Zadanie »
Odpowiedz krótko na pytania do tekstu źródłowego o filmie o pszczołach:
1. Kim jest Barry?
2. Czego Barry dowiaduje się po wylocie z ula?
3. Jakim przesłaniem kończy się film?

Tekst źródłowy »
Jak łatwo się domyślić film opowiada o pszczołach i ich ulu. Mimo udawania konserwatywnej korporacji ul to typowe socjalistyczne państwo idealne - z pracą dla każdego i centralnym zarządzaniem. Młody truteń Barry występuje natomiast wbrew "tradycji" i postanawia sam wybrać sobie zajęcie. Co więcej kiedy wylatuje z ula dowiaduje się że ludzie zabierają pszczołom miód. Postanawia więc bronić swoich robotniczych praw w typowo amerykański sposób - wzywa prawnika. Potem wchodzi jeszcze trzeci wątek - ratowania świata przed powstałym kryzysem miodowym. Oczywiście film kończy się przesłaniem, że każdy może zostać bohaterem.

Dostarczona lista »
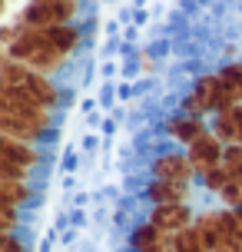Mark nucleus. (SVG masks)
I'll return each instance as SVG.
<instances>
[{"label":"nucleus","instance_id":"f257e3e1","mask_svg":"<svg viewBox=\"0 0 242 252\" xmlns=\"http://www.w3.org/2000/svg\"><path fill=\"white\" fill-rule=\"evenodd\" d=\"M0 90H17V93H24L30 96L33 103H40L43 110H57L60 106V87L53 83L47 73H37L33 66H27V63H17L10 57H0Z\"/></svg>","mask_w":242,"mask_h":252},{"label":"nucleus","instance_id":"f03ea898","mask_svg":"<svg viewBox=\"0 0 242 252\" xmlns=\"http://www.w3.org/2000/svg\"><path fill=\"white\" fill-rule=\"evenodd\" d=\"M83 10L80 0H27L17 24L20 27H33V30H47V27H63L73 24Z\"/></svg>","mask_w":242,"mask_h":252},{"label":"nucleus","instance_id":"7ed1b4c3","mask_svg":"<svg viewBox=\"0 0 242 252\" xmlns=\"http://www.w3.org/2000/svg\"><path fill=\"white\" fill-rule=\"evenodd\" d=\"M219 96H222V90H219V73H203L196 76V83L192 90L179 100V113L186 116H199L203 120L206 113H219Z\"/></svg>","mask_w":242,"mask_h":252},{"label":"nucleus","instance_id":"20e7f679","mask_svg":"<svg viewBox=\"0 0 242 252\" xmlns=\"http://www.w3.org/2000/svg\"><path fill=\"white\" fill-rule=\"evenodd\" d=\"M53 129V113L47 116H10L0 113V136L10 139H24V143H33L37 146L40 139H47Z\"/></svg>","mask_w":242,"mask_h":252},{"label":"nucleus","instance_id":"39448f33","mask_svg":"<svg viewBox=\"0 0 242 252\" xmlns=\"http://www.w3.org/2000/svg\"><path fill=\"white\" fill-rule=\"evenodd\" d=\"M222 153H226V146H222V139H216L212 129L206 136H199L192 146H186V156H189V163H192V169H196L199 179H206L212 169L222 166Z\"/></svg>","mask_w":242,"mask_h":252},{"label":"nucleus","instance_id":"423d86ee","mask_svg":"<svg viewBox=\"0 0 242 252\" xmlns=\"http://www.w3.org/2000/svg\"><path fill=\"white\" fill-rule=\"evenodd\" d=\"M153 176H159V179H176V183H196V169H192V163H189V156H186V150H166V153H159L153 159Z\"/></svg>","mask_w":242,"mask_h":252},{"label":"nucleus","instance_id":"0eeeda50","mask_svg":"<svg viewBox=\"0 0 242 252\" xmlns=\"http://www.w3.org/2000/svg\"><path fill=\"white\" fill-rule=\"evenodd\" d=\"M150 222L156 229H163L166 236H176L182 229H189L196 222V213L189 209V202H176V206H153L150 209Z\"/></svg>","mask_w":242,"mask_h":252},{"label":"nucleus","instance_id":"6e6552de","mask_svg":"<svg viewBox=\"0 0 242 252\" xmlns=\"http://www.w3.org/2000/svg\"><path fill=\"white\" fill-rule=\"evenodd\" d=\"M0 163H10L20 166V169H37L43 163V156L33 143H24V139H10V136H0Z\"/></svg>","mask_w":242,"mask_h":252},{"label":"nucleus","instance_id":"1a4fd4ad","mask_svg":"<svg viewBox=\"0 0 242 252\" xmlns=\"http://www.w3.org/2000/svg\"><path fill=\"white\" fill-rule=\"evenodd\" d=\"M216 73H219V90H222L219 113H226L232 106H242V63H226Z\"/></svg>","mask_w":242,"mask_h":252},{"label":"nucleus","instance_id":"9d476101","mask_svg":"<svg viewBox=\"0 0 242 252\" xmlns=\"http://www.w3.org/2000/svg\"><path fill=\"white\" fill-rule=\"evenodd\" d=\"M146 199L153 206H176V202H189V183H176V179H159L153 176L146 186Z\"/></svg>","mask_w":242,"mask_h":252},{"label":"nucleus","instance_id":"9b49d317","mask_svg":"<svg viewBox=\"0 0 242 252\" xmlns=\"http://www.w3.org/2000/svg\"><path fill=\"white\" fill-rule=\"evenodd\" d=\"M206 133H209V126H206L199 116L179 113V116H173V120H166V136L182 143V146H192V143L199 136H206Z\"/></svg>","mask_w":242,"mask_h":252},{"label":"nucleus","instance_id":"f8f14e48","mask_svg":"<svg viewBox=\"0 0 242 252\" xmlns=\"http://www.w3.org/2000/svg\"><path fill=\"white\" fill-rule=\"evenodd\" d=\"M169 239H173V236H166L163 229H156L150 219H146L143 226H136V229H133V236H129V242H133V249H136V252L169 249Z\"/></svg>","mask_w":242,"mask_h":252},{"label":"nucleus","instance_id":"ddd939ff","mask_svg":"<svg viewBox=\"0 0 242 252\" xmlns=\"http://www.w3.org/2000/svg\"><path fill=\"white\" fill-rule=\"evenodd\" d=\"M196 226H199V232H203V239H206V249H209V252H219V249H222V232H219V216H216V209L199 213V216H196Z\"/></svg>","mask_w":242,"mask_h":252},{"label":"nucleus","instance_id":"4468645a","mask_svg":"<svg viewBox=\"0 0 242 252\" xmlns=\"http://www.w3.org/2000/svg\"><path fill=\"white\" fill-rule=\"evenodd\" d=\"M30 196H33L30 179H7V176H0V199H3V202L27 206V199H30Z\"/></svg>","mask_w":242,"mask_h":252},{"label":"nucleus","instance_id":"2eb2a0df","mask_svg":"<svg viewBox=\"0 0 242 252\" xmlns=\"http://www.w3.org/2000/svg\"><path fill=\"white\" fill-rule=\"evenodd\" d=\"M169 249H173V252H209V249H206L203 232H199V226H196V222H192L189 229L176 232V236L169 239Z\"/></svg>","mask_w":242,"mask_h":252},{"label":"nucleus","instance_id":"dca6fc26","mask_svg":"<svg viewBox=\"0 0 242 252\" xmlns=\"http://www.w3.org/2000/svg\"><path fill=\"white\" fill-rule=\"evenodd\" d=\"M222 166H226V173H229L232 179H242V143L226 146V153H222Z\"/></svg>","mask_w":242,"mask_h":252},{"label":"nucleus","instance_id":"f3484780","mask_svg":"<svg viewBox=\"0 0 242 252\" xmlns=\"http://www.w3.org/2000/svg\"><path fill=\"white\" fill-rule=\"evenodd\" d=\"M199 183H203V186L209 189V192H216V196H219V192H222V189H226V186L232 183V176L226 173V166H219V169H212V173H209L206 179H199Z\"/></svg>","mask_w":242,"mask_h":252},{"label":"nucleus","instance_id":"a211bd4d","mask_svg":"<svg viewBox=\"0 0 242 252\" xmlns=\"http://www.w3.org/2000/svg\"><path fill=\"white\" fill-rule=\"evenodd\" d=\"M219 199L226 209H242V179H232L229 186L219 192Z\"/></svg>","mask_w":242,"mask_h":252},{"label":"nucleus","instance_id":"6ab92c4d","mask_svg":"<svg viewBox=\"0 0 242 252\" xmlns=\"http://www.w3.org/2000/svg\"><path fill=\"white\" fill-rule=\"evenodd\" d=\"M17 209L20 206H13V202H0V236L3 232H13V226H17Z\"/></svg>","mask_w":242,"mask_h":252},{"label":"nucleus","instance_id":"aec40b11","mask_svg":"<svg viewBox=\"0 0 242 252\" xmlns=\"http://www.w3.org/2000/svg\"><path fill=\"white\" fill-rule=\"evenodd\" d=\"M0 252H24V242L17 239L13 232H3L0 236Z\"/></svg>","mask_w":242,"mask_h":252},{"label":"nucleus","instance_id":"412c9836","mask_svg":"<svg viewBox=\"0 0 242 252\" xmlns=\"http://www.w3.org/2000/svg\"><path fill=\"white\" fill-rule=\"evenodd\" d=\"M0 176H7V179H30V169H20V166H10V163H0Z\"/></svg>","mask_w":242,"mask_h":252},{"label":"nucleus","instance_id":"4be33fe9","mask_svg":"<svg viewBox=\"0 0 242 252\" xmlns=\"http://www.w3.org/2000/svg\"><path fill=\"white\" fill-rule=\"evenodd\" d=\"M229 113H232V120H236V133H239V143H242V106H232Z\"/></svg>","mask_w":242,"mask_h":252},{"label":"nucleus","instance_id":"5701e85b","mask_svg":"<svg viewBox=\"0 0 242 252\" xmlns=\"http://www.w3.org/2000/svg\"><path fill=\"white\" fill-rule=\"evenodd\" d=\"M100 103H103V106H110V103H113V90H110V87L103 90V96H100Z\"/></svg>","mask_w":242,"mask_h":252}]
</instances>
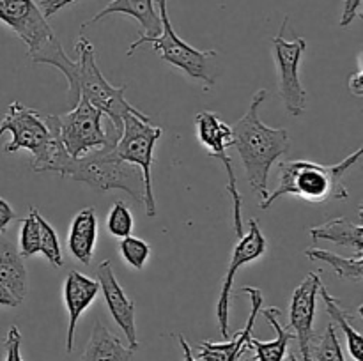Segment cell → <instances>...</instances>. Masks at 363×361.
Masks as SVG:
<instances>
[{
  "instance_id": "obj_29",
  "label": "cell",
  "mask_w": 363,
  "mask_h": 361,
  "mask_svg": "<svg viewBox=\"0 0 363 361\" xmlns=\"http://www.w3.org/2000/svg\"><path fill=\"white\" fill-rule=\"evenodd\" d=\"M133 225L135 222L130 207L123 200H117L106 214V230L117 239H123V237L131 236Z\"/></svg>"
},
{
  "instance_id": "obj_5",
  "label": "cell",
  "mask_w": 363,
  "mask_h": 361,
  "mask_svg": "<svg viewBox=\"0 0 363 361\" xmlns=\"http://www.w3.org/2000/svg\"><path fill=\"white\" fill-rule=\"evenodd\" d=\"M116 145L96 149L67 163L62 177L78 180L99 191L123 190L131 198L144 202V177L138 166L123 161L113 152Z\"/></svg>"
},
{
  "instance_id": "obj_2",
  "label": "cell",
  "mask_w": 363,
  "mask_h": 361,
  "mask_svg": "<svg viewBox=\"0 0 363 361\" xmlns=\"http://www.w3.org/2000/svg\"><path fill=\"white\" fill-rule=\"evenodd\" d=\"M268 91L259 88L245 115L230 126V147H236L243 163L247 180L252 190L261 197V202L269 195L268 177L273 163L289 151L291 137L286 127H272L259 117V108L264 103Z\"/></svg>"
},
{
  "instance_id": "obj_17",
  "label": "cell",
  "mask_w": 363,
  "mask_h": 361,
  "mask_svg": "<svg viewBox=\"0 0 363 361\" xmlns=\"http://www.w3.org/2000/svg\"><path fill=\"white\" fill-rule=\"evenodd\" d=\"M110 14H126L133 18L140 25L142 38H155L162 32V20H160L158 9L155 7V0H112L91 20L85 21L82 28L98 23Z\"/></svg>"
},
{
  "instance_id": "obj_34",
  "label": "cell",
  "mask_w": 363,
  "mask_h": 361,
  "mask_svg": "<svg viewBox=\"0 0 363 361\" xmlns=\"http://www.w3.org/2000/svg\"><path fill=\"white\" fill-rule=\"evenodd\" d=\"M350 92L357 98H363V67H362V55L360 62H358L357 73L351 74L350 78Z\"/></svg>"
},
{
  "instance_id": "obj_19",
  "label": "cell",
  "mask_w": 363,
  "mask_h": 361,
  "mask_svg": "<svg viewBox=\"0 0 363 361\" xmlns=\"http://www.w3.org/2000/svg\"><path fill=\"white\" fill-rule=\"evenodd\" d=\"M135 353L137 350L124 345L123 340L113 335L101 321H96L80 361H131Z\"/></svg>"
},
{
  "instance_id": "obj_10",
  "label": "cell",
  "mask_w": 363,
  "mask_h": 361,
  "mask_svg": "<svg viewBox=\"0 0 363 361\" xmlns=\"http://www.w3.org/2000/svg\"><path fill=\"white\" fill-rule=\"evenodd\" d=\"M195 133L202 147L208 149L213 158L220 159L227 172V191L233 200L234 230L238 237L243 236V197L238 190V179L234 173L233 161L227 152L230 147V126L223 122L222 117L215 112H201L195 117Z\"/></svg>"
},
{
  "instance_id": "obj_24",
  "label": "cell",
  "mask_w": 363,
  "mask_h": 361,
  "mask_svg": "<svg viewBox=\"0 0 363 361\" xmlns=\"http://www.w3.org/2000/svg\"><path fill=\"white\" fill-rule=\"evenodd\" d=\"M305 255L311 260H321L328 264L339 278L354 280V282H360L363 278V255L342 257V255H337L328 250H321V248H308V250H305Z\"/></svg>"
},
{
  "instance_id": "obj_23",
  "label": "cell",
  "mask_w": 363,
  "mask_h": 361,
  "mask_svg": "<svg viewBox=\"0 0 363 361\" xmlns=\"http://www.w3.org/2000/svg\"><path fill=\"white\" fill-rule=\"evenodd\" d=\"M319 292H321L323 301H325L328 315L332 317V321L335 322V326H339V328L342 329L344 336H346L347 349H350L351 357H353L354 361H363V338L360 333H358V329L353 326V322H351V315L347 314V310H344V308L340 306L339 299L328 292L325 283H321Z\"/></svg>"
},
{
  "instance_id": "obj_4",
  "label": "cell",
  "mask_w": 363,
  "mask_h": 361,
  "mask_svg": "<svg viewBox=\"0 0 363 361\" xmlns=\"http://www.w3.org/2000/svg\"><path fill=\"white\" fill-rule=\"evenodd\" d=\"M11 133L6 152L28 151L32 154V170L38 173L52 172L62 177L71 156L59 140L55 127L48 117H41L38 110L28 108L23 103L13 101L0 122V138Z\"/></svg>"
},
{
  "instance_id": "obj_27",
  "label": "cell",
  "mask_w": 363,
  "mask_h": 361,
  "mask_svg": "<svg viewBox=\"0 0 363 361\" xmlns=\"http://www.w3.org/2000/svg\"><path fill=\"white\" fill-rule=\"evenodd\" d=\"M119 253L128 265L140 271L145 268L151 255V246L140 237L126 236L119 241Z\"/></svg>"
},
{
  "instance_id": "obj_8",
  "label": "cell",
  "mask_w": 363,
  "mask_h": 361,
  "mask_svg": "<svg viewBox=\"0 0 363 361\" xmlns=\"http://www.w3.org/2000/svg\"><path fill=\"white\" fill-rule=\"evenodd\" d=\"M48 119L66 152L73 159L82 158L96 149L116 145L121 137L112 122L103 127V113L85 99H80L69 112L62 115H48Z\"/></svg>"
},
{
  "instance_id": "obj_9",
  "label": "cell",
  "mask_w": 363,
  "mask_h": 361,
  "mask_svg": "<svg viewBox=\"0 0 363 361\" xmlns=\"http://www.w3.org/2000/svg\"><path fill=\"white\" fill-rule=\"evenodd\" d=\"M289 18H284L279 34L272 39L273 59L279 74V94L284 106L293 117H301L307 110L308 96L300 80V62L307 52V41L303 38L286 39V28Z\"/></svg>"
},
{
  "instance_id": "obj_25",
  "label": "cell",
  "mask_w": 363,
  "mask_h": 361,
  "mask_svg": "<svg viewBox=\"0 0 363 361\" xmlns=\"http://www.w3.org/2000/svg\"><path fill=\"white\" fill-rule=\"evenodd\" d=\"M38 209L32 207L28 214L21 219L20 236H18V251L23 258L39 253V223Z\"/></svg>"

Odpowiedź »
1. Młodym trutniem.
2. Że ludzie zabierają pszczołom miód.
3. Że każdy może zostać bohaterem.